| What you will do |
Look below for the line with "Which one of [111,190], [111,240], [126,113]". Extract that line and each one after it through the last, word for word.

──────────

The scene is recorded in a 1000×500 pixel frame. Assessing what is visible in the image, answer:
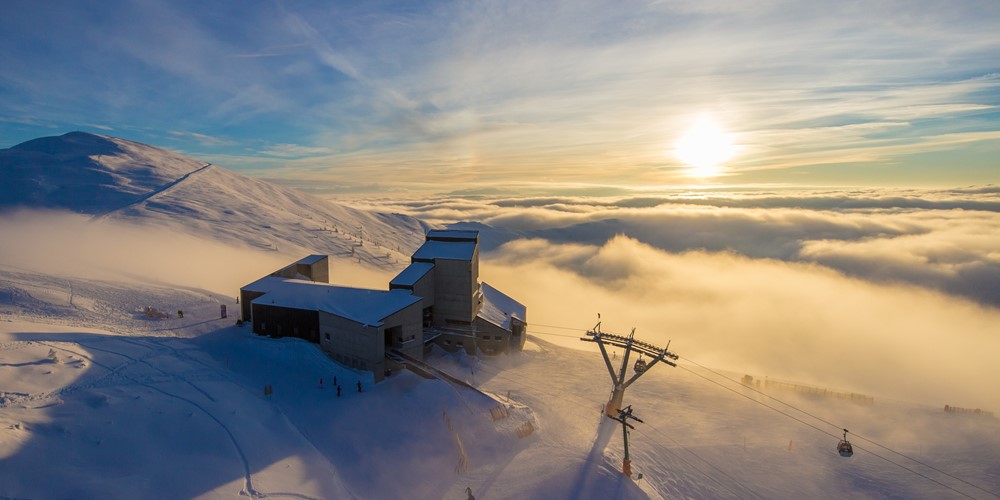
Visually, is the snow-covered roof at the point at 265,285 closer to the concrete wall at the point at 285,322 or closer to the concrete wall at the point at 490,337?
the concrete wall at the point at 285,322

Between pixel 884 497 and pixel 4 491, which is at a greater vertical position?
pixel 4 491

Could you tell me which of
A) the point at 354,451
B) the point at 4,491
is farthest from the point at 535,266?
the point at 4,491

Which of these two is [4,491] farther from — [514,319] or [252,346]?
[514,319]

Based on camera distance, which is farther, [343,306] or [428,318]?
[428,318]

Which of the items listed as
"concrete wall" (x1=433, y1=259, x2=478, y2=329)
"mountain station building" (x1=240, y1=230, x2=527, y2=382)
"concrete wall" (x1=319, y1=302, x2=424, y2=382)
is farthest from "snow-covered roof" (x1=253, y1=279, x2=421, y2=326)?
"concrete wall" (x1=433, y1=259, x2=478, y2=329)

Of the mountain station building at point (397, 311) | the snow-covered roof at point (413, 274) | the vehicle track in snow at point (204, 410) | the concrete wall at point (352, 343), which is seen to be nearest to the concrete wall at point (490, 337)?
the mountain station building at point (397, 311)

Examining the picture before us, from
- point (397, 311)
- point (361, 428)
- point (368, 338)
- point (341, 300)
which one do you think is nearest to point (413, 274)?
point (397, 311)
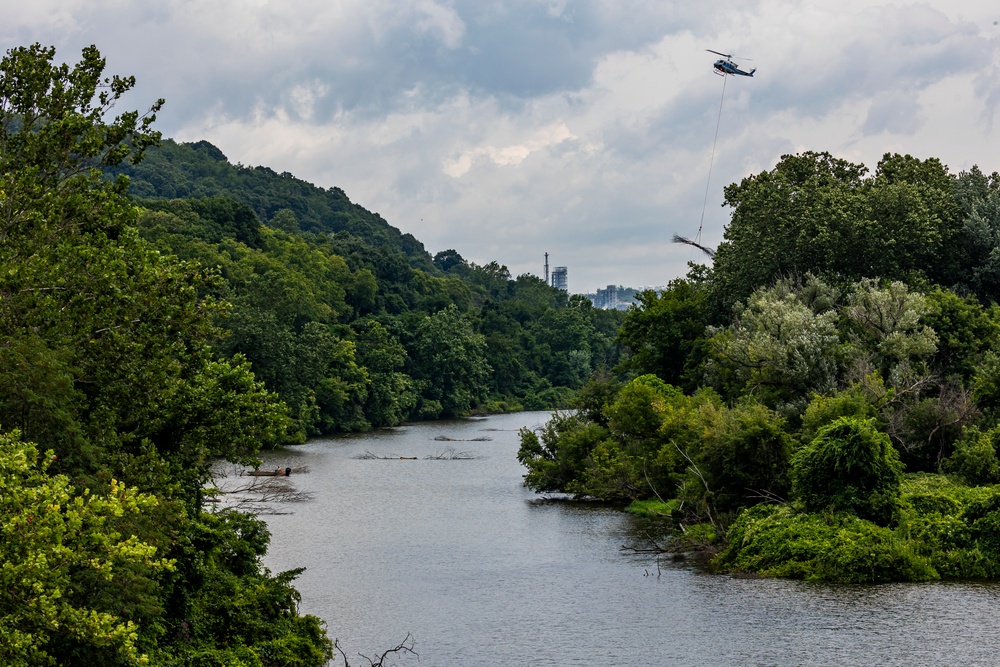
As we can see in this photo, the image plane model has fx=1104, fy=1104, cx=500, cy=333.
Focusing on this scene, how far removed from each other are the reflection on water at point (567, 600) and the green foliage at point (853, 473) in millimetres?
3666

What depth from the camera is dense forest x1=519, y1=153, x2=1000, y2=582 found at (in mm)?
34969

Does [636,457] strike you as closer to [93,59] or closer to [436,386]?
[93,59]

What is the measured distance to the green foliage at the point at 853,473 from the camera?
35094 mm

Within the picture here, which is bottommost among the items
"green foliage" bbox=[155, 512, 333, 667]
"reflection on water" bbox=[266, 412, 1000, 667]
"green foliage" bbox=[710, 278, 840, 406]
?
"reflection on water" bbox=[266, 412, 1000, 667]

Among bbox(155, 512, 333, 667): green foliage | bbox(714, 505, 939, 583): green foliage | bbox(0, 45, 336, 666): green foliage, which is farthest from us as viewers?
bbox(714, 505, 939, 583): green foliage

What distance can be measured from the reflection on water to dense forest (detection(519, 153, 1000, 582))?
83.9 inches

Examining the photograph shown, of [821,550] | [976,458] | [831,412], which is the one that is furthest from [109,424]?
[976,458]

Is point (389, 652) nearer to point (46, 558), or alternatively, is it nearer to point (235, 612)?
point (235, 612)

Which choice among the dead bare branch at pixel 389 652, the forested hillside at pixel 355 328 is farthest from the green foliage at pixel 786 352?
the forested hillside at pixel 355 328

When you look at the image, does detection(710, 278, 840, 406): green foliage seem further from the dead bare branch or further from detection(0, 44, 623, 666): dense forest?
detection(0, 44, 623, 666): dense forest

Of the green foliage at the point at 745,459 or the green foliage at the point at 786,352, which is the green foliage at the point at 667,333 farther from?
the green foliage at the point at 745,459

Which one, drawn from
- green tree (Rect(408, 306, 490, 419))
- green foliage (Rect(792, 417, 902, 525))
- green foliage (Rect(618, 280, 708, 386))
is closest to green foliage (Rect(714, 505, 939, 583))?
green foliage (Rect(792, 417, 902, 525))

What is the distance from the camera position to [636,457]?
5047cm

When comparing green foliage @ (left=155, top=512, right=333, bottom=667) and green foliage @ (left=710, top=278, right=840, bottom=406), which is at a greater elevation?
green foliage @ (left=710, top=278, right=840, bottom=406)
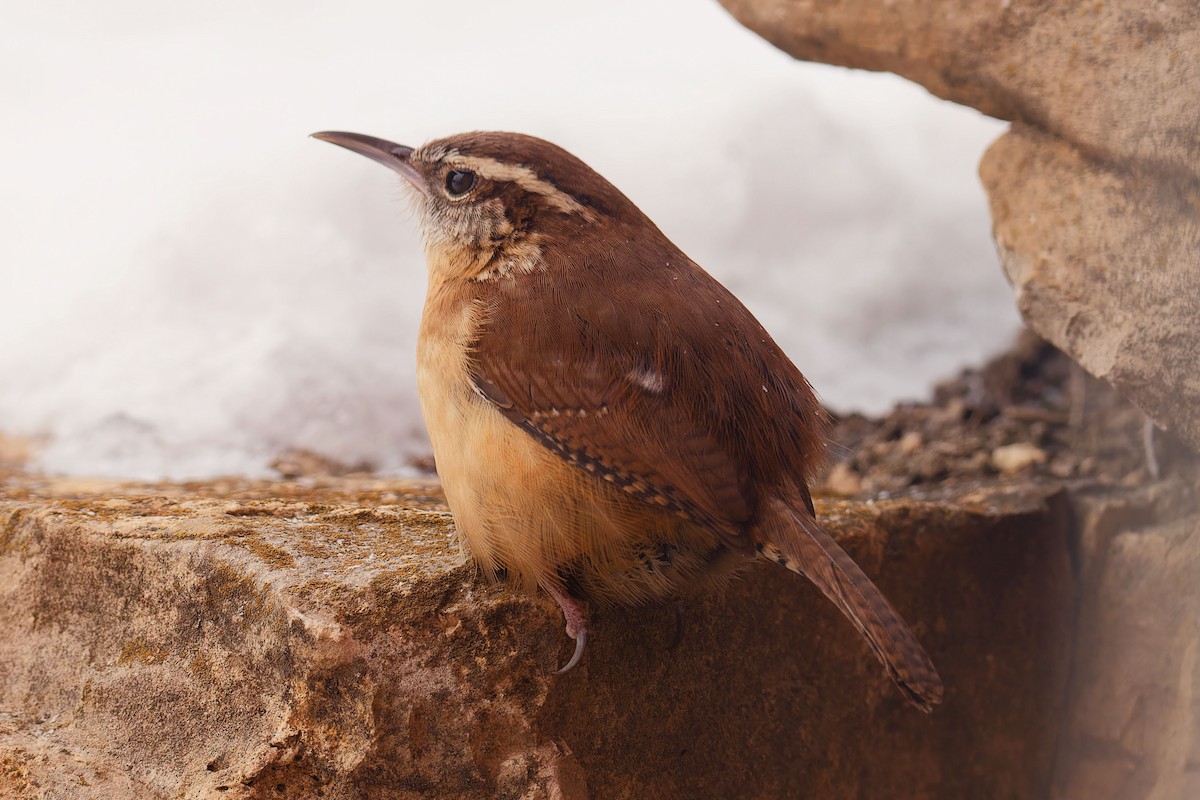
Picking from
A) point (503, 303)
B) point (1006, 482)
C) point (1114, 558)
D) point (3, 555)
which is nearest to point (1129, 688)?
point (1114, 558)

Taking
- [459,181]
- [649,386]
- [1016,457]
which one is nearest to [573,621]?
[649,386]

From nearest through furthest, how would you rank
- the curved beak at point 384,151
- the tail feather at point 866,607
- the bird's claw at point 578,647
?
the tail feather at point 866,607
the bird's claw at point 578,647
the curved beak at point 384,151

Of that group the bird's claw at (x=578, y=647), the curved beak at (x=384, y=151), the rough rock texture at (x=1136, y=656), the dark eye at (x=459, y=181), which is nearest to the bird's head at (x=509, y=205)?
the dark eye at (x=459, y=181)

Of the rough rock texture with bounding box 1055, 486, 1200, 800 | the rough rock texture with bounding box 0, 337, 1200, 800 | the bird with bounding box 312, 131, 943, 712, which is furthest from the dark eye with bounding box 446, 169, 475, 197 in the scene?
the rough rock texture with bounding box 1055, 486, 1200, 800

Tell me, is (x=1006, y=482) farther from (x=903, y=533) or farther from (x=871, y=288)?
(x=871, y=288)

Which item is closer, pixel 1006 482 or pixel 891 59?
pixel 891 59

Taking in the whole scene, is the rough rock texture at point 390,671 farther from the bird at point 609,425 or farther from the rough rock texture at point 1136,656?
the rough rock texture at point 1136,656

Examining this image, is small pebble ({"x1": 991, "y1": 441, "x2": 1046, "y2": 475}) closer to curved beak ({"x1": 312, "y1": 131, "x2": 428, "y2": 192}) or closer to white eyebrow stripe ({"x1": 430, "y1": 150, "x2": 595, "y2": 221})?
white eyebrow stripe ({"x1": 430, "y1": 150, "x2": 595, "y2": 221})
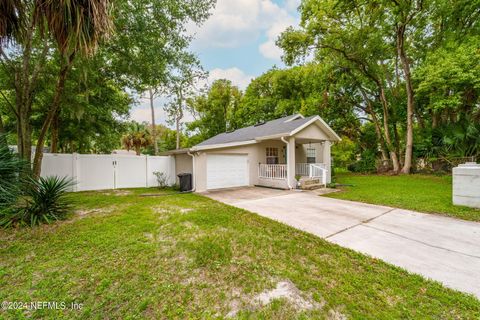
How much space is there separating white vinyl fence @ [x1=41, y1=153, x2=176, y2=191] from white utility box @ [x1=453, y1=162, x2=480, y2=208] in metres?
12.4

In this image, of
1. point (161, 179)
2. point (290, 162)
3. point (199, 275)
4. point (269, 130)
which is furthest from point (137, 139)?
point (199, 275)

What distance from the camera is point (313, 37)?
44.7 feet

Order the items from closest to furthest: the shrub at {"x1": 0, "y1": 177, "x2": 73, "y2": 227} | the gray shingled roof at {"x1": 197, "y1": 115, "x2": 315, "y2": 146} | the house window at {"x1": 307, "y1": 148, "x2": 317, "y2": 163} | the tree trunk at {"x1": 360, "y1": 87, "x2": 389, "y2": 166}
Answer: the shrub at {"x1": 0, "y1": 177, "x2": 73, "y2": 227}, the gray shingled roof at {"x1": 197, "y1": 115, "x2": 315, "y2": 146}, the house window at {"x1": 307, "y1": 148, "x2": 317, "y2": 163}, the tree trunk at {"x1": 360, "y1": 87, "x2": 389, "y2": 166}

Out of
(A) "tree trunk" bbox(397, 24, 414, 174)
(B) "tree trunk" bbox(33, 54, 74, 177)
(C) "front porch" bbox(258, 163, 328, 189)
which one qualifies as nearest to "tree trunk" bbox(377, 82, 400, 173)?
(A) "tree trunk" bbox(397, 24, 414, 174)

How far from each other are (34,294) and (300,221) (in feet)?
16.0

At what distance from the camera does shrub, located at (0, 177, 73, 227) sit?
4.92m

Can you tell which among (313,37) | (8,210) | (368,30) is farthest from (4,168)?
(368,30)

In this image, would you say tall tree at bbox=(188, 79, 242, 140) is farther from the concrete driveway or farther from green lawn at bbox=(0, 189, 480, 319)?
green lawn at bbox=(0, 189, 480, 319)

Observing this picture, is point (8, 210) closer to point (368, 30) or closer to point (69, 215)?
point (69, 215)

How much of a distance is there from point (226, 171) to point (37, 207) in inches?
276

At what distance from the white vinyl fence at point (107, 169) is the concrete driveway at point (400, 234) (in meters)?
7.27

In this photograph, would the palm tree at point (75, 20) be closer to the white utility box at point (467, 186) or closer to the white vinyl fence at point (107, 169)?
the white vinyl fence at point (107, 169)

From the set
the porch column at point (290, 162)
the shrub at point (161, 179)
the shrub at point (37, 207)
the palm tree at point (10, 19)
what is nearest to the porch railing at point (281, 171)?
the porch column at point (290, 162)

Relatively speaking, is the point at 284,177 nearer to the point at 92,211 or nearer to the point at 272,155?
the point at 272,155
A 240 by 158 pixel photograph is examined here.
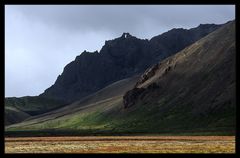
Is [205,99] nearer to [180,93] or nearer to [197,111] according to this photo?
[197,111]

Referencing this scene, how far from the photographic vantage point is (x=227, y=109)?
166m

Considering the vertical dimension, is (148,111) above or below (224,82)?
below

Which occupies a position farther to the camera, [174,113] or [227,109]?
[174,113]
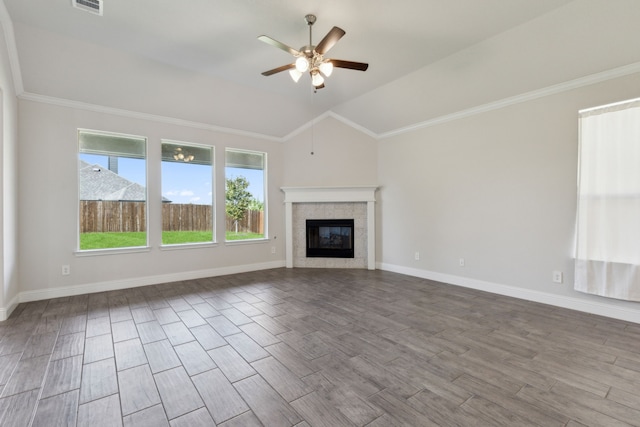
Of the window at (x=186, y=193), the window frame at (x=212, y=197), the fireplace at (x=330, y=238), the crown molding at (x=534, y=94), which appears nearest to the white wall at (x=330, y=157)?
the fireplace at (x=330, y=238)

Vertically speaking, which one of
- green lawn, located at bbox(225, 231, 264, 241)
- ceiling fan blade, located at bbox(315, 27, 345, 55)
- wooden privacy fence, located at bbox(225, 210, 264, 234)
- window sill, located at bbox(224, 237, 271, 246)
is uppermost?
ceiling fan blade, located at bbox(315, 27, 345, 55)

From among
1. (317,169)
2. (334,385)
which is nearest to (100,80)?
(317,169)

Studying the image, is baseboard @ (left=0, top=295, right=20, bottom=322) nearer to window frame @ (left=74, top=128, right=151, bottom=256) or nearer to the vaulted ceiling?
window frame @ (left=74, top=128, right=151, bottom=256)

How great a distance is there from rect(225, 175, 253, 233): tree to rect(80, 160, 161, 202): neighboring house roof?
4.56ft

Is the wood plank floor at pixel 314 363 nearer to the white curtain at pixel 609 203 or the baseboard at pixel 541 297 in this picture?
the baseboard at pixel 541 297

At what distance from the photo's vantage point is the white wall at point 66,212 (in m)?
3.59

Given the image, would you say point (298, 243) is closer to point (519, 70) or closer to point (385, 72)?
point (385, 72)

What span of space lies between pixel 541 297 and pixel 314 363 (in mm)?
3240

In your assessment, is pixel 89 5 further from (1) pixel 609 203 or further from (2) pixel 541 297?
(2) pixel 541 297

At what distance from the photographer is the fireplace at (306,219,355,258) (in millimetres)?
5828

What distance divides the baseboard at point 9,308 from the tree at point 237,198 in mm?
2945

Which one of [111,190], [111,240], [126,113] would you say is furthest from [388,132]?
[111,240]

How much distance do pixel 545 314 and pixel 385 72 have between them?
146 inches

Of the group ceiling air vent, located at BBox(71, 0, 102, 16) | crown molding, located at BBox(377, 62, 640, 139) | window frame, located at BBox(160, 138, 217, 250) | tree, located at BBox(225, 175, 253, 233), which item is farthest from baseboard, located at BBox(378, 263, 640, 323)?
ceiling air vent, located at BBox(71, 0, 102, 16)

──────────

| Answer for the task |
Which one of [111,190], [111,240], [126,113] would you say is furthest from [388,132]?
[111,240]

How much distance do pixel 545 314 and pixel 385 72 have between them?
146 inches

Of the group ceiling air vent, located at BBox(71, 0, 102, 16) | crown molding, located at BBox(377, 62, 640, 139) | window frame, located at BBox(160, 138, 217, 250) | tree, located at BBox(225, 175, 253, 233), which item is farthest from baseboard, located at BBox(378, 263, 640, 323)?
ceiling air vent, located at BBox(71, 0, 102, 16)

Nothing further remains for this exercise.